The expected result is the material below, reproduced exactly from its first line through the line containing "Job 33:21 KJV Bible Verse Image".

#### Extracted entries

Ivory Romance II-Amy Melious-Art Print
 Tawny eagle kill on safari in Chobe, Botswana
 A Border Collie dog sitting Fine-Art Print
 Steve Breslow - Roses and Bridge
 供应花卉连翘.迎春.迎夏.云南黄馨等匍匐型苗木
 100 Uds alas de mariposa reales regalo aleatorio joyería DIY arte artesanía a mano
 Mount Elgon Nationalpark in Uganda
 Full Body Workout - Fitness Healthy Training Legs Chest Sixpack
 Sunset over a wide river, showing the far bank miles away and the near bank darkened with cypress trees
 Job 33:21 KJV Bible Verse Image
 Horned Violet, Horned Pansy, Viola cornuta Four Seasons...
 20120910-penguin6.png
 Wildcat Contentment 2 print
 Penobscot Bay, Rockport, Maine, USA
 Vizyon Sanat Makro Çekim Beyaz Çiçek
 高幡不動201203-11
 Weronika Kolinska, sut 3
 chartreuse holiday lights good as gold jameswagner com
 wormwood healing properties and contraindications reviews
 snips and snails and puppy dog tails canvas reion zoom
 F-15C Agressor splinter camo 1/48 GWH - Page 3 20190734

########

Response:
Ivory Romance II-Amy Melious-Art Print
 Tawny eagle kill on safari in Chobe, Botswana
 A Border Collie dog sitting Fine-Art Print
 Steve Breslow - Roses and Bridge
 供应花卉连翘.迎春.迎夏.云南黄馨等匍匐型苗木
 100 Uds alas de mariposa reales regalo aleatorio joyería DIY arte artesanía a mano
 Mount Elgon Nationalpark in Uganda
 Full Body Workout - Fitness Healthy Training Legs Chest Sixpack
 Sunset over a wide river, showing the far bank miles away and the near bank darkened with cypress trees
 Job 33:21 KJV Bible Verse Image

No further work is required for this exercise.